Professor Danny encouraged students to use the other approaches they came up with for solving this problem. He explained that we should stick to we thought of first unless the other approach is twice as good as ours. I was happy to hear that because I have always tried to use my own ways in solving problems or expressing opinions.

Week One

Monday,
- - - -- - - Sept. 8/2008

I think that the first impression I had when I entered the class was “oooh… am I in CSC165 again?” Professor Danny, the other CS students, the unique marking scheme, and of course, mathematical induction; it is like nothing has changed. However, the small classroom and Professor Danny's up-to-date stylus helped me realize I am now in a different course.
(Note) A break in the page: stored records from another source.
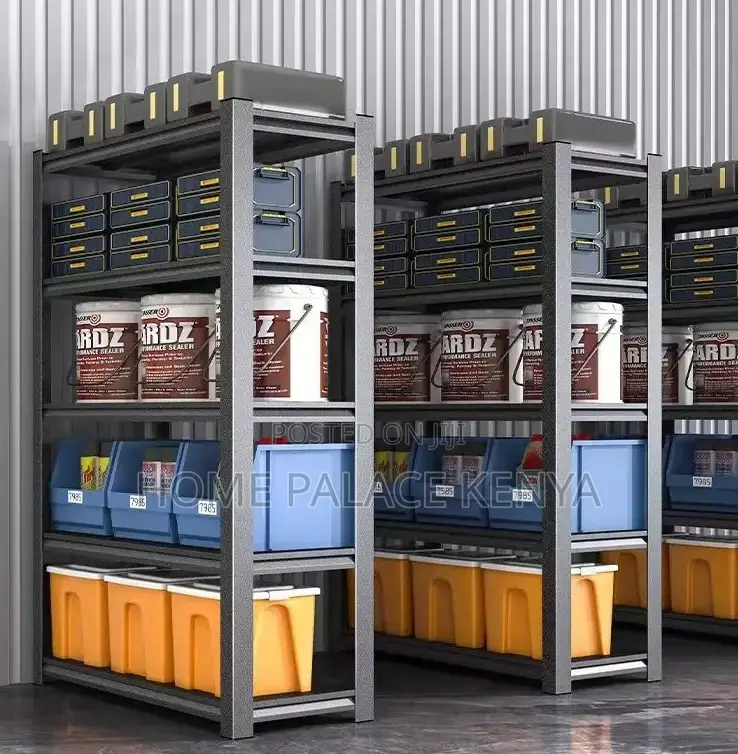 Display Rack: Corrosion Free Metal Display Shelf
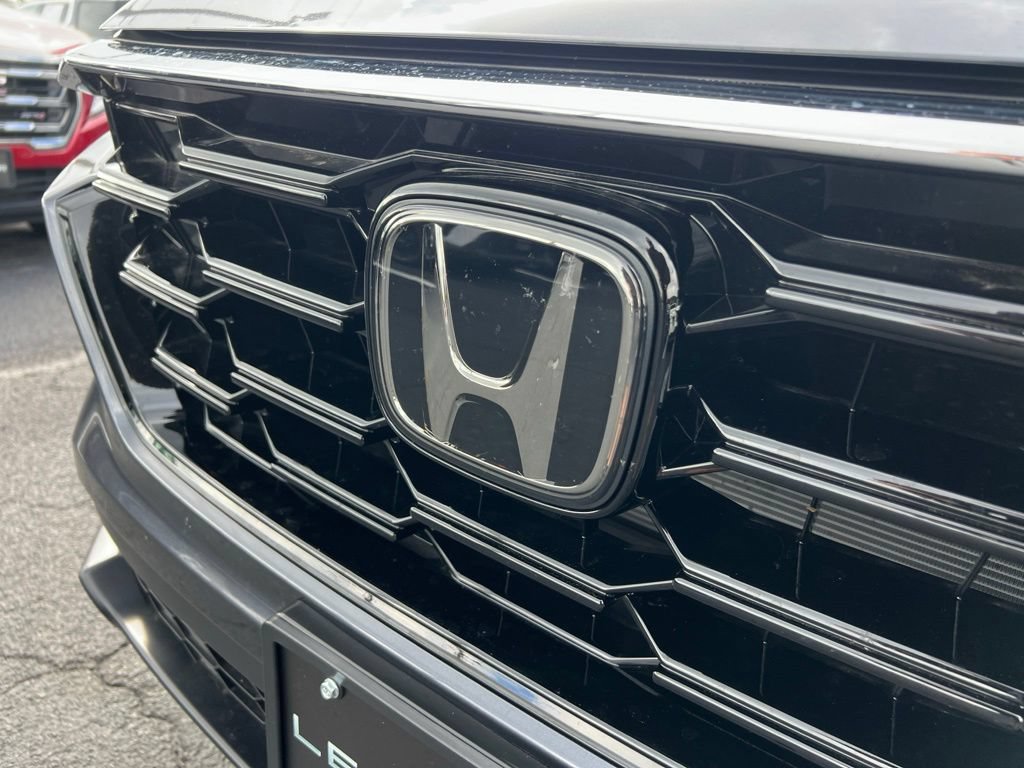 Certified 2026 Honda CR-V EX image 29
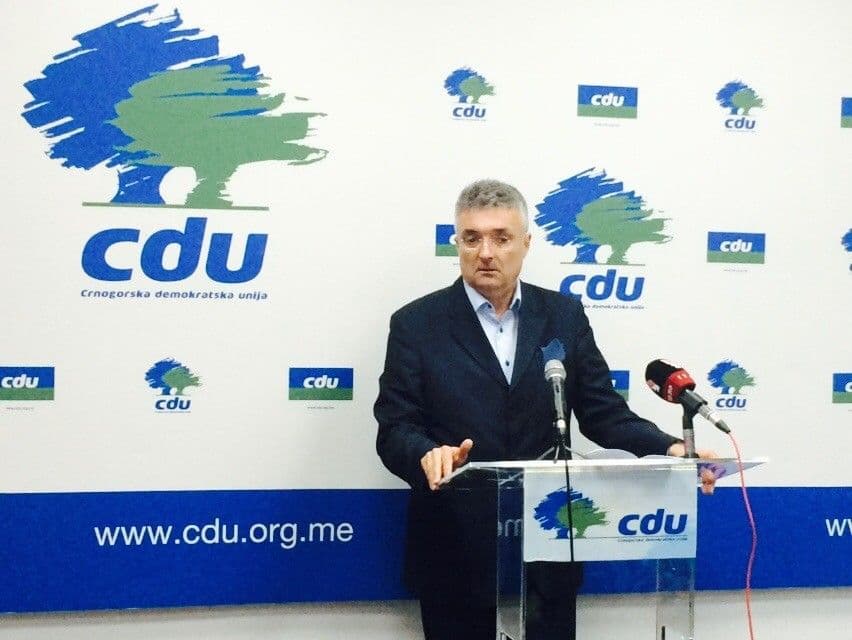 VLAHOVIĆ: Za buduću vladu šira koalicija VLAHOVIĆ: Za buduću vladu šira koalicija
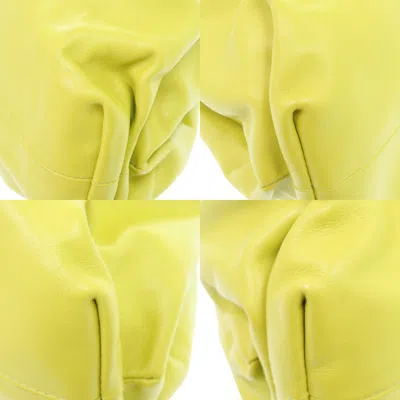 Pre-owned Bottega Veneta Beige Leather Clutch Bag () In Sand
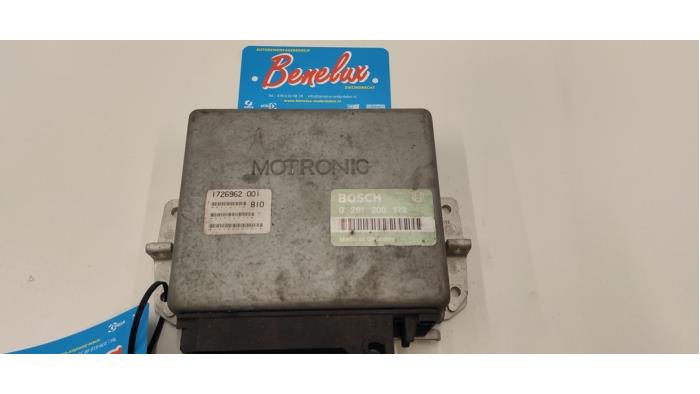 Used Engine management computer BMW 5 serie (E34) 520i 24V Price on request offered by Benelux Zwijndrecht B.V.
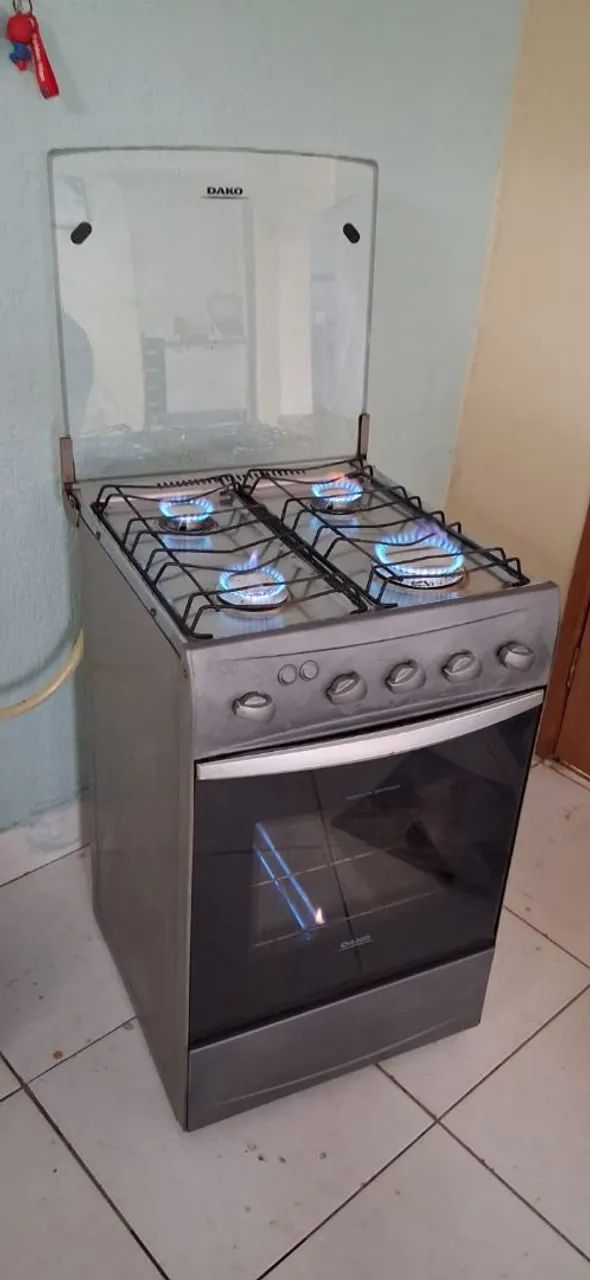 Fogão otimo ENTREGO  - Foto 4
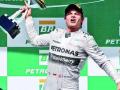 ब्राझील ग्रांप्रीवर रोसबर्गचा ङोंडा - Marathi News | Brazil Grand Prix Rosberg's flag | Latest other-sports News at Lokmat.com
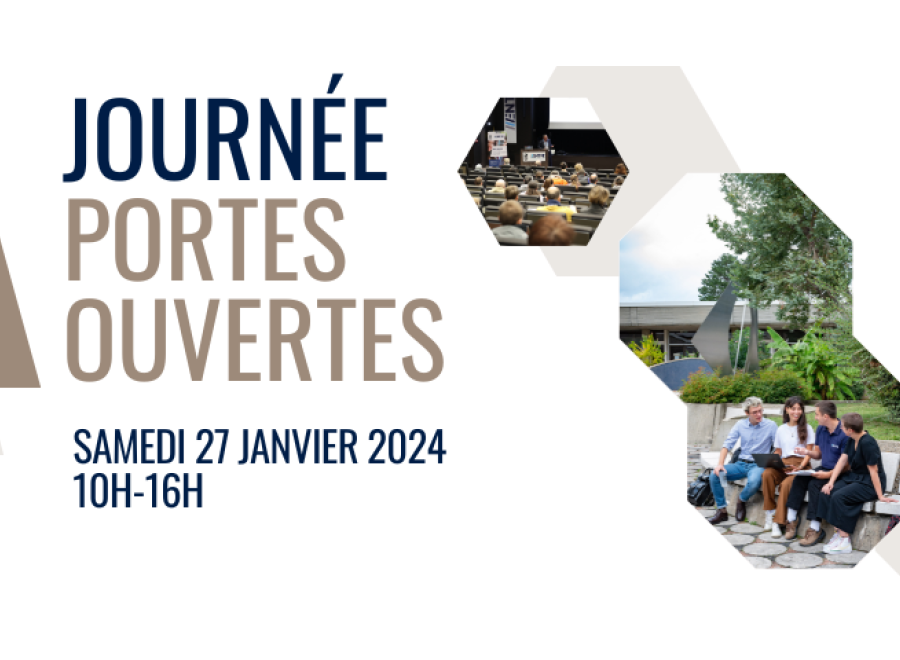 bannière journée portes ouvertes 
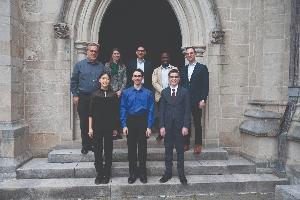 Competition jury and competitors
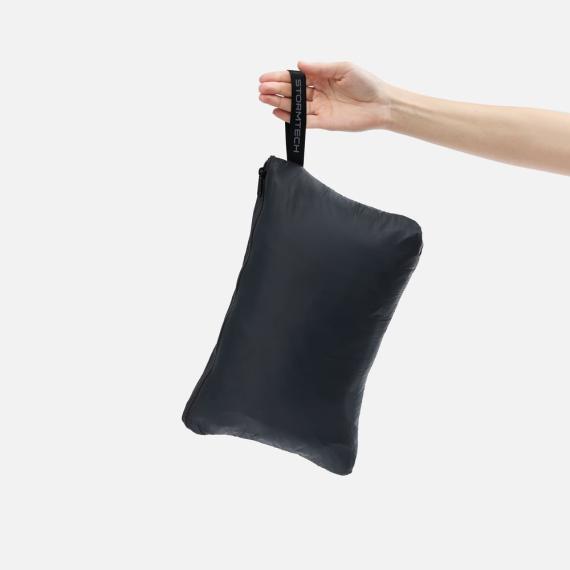 Жилет компактный мужской Stavanger, темно-синий с серым (navy), размер S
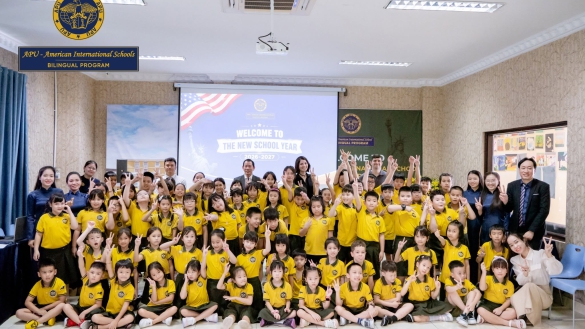 OPENING CEREMONY OF THE 2026–2027 SCHOOL YEAR AT APU – BILINGUAL PROGRAM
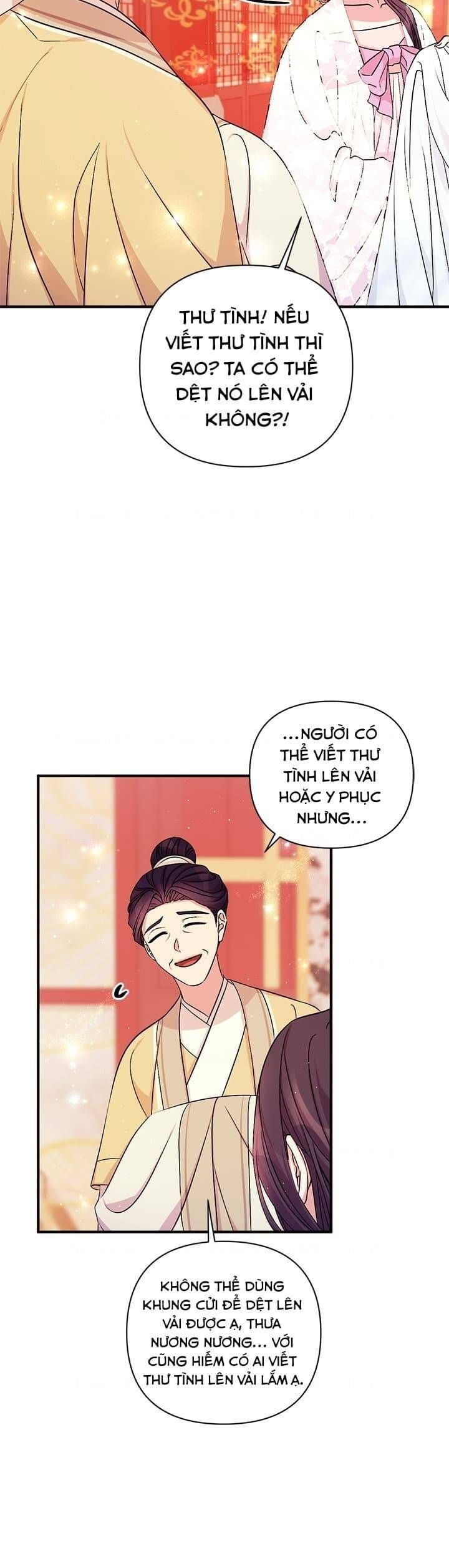 Sinh Viên Đại Học Hoàng Hậu - Chap 68 - Trang 5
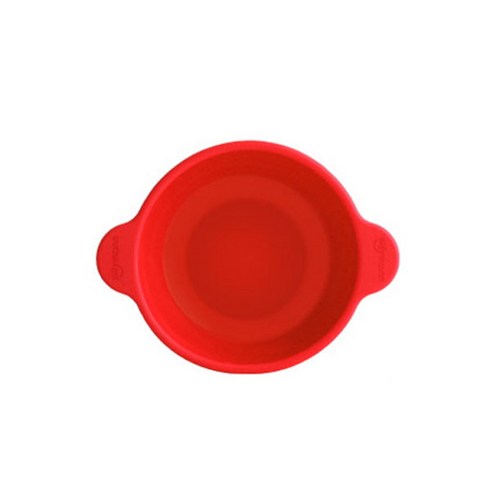 실리만 실리콘 라이스볼 WSB200, 다홍, 1개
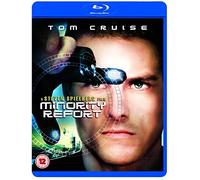 Minority Report Blu-ray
I am a bit concerned about the large number of problem sets, but having partners for assignments is a relief. My biggest source of concern right now is the conflict I have between CSC236 and ARC213 On Friday’s. Soon, I will have to decide which course has a higher attendance priority. Since CSC236 has three lectures versus one lecture for ARC213 each week, I think that I would be missing Fridays' lectures for this term.

Wednesday,
- - - -- - - Sept. 10/2008

In this lecture we talked about the principle of simple induction. Our main example was to prove that every set of n elements has exactly 2^n subsets. I think we did a similar example in CSC165. The proof was clear but I still do not get why does the number of subsets containing the element x [(n+1) th element] equal the number of subsets that do not include x. I should have asked Professor Danny to clear this point. Well, I guess I should be more initiative next time.

Friday,
- - - -- - - Sept. 12/2008

Of course, I could not make it to class today. But the good news is that I have made my sister take ARC213 with me so that she can attend the lectures and take the notes for me!

I checked the pre-and-post lecture slides and I think they pretty much filled me with today's example about simple induction.